James Lilley was ambassador to both China and South Korea. One of the few Americans to travel inside North Korea, he visited the country in 1995. According to Lilley, "Their system is so persuasive, so totalitarian. I mean, it almost makes Hitler look like a boy scout, what these guys do to their population." Their leadership, he says, is delusional as they drag out talks on their nuclear arsenal. "They're playing on it," says Lilley. "They think eventually they're going to take over the peninsula. You go up to North Korea, you're in George Orwell country."

But things are changing. For one, the current talks involve North Korea along with the United States, Russia, Japan, South Korea and China - the North's most important ally. "They just don't tell the Americans to jump in a lake," says Lilley. "They've got to look the Chinese in the eye, who keep them alive with food and oil and support, and tell them to go jump in a lake."

China supplies North Korea with both energy and food, and is using those as tools that could be reshaping North Korea's fragile economy. According to Lilley, "The Chinese have a much different technique of putting it through the border to many, many small organizations which feed into the free market aspects of North Korea. That's a much, I think, much more clever way of doing it... It's a stark society, but the cars are beginning to come in, the goods are beginning to come in, and people are beginning to get a taste that there is another life."

For Kim Jong Il, it's a tricky path. He has visited China several times, studying how that country transformed itself, but how the communists retain control. But he has convinced his isolated nation that North Korea is a paradise compared to the rest of the world. Opening doors to the real world could be very dangerous - to him.

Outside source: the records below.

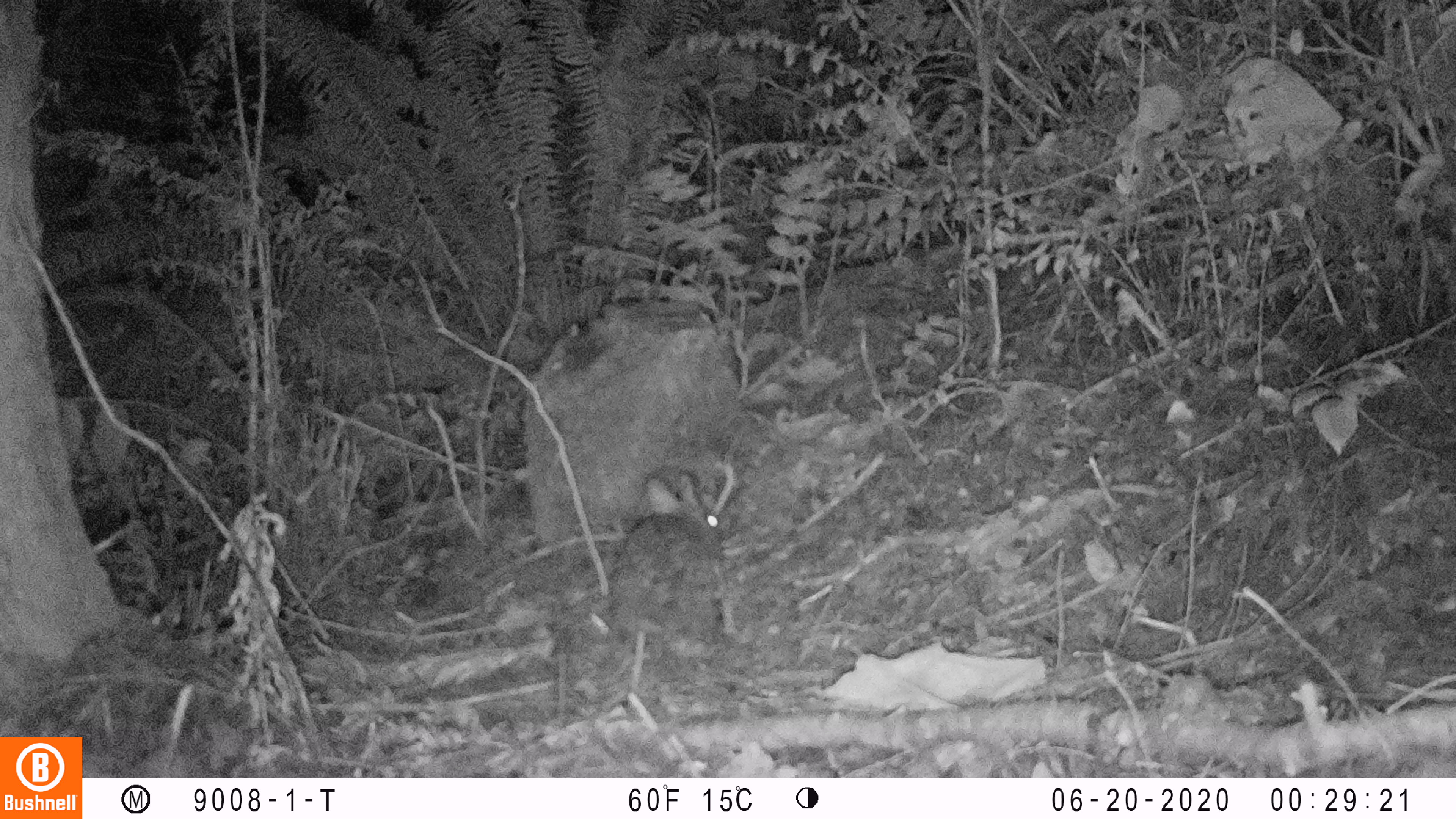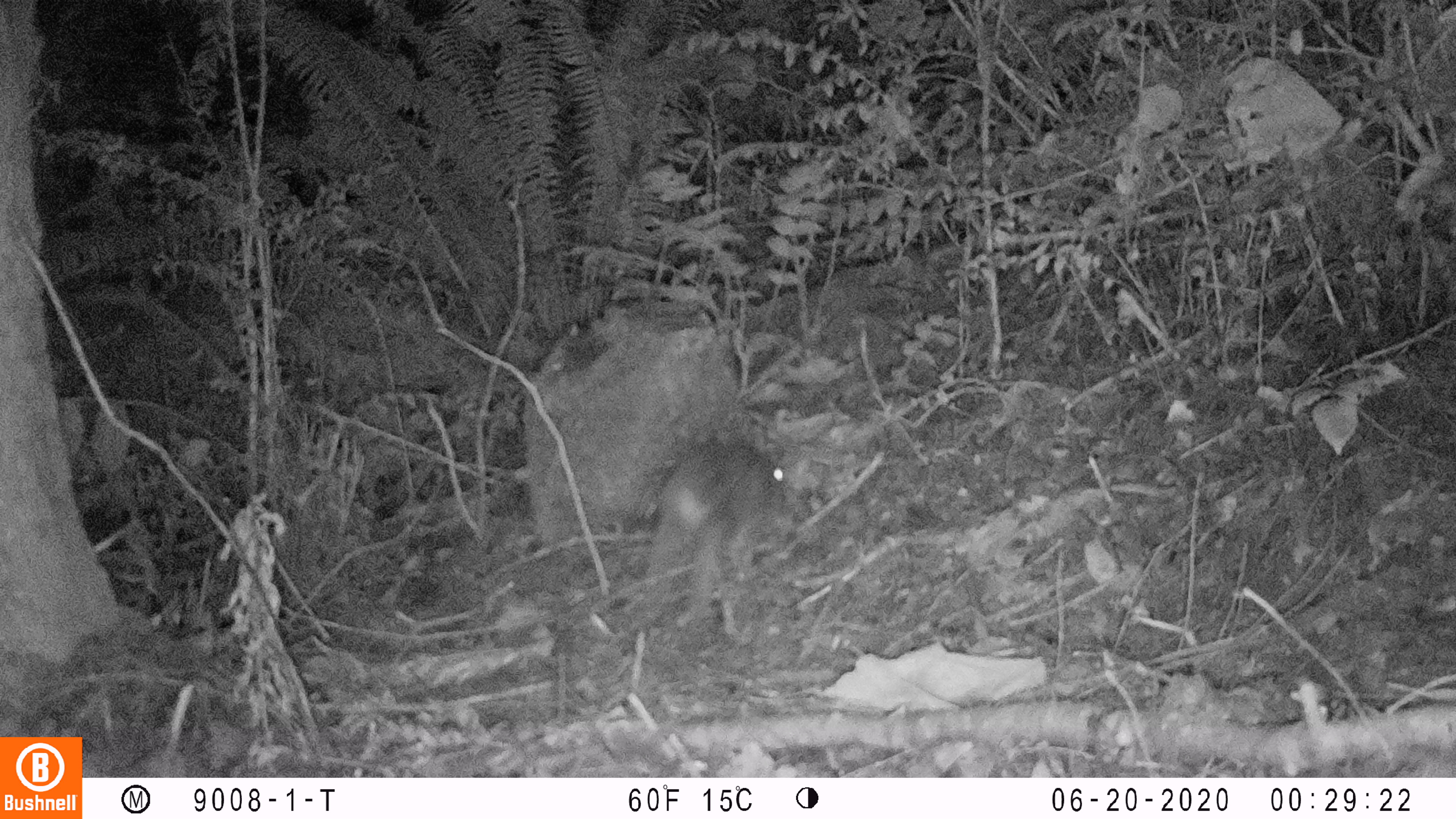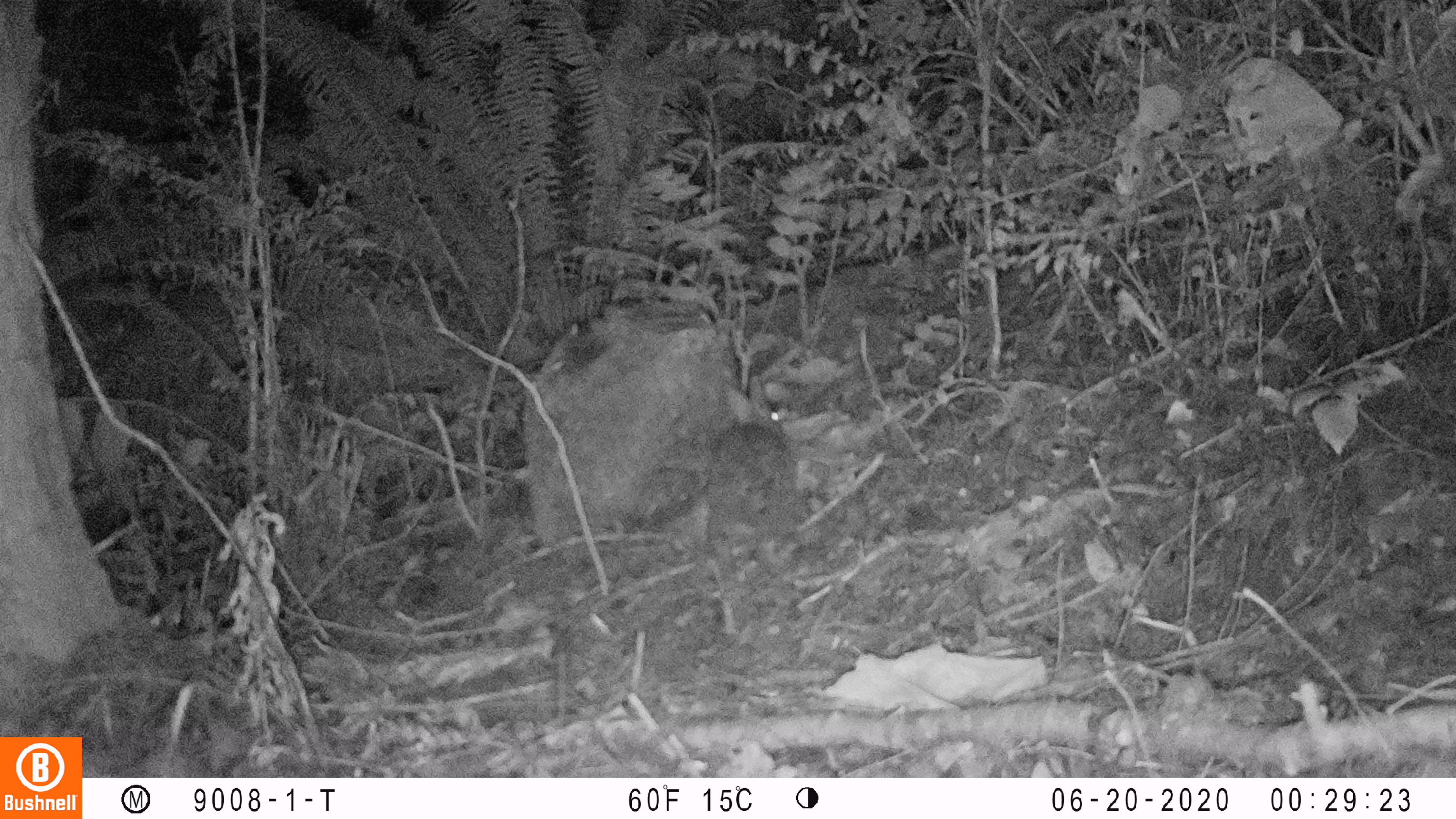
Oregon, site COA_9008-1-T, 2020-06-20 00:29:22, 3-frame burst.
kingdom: Animalia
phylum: Chordata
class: Mammalia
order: Lagomorpha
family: Leporidae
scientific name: Leporidae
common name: hares and rabbits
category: leporidae family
Leporidae family (hares and rabbits) (Leporidae).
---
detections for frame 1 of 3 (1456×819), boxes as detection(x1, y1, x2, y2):
leporidae family: detection(599, 471, 726, 653)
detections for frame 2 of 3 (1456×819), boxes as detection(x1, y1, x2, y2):
leporidae family: detection(645, 432, 794, 612)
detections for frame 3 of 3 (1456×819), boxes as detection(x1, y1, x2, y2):
leporidae family: detection(702, 371, 805, 572)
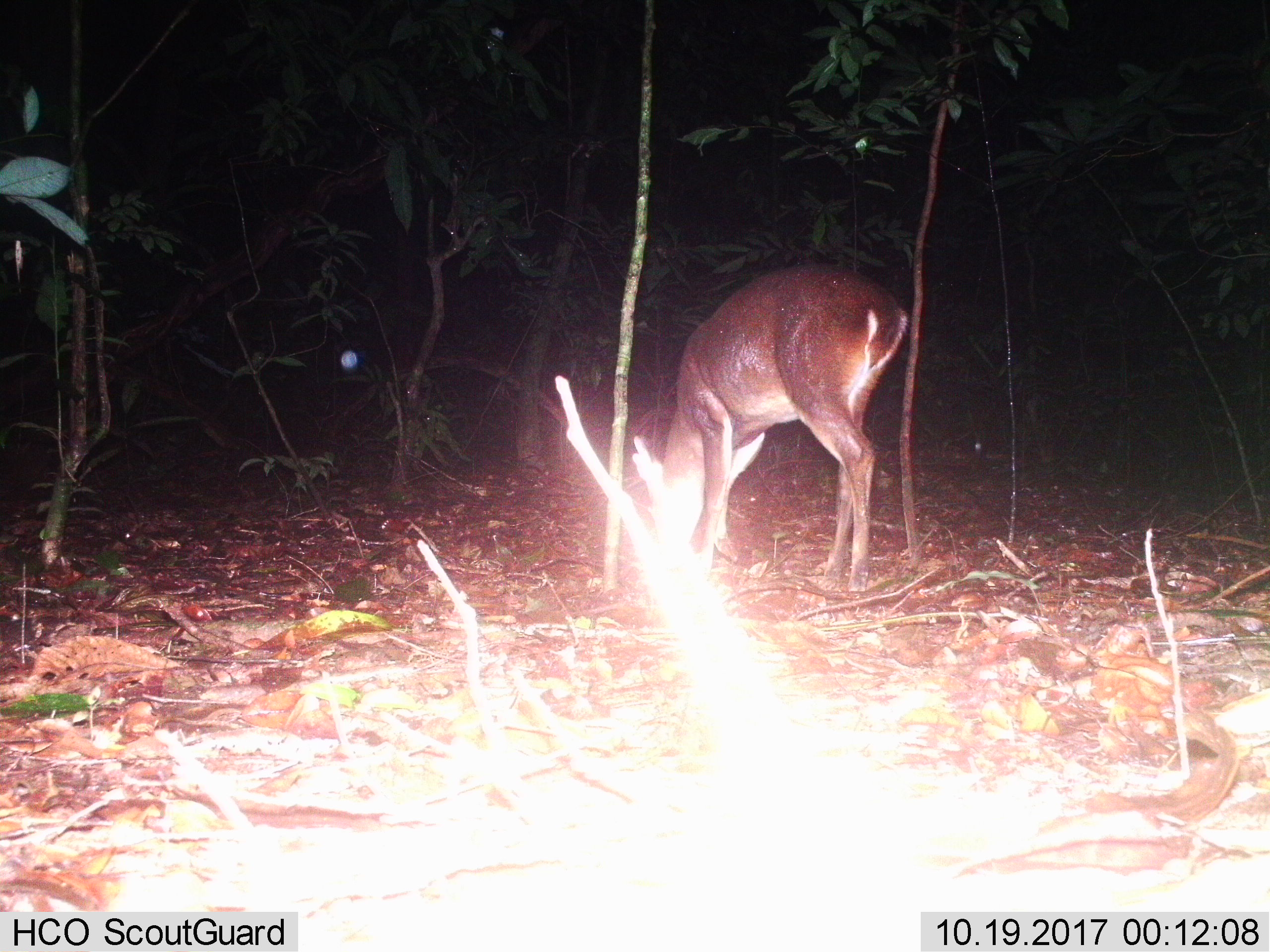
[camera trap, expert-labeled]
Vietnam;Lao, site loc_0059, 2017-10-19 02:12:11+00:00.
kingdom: Animalia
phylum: Chordata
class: Mammalia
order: Artiodactyla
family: Cervidae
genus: Muntiacus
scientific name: Muntiacus vuquangensis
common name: large-antlered muntjac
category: large antlered muntjac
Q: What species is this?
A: Large antlered muntjac (large-antlered muntjac) (Muntiacus vuquangensis).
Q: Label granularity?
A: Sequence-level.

"He's afraid if he starts doing that, he undermines 55 years of solid indoctrination that they are a paradise on earth and the South Koreans are starving to death," says Lilley. "If you begin to turn that around, you run big risks."

There is a nuclear bottom line, and that is why the pressure on the North cannot stop. "We want to stop the proliferation. That's the most dangerous thing," says Lilley. "If they get that weaponry in the hands of Al Qaeda or rogue states, that is very, very dangerous."

So think of North Korea as the crazy uncle who comes to dinner; you have to feed him and you have to talk to him all the while you have to hope that someday he will come to his senses.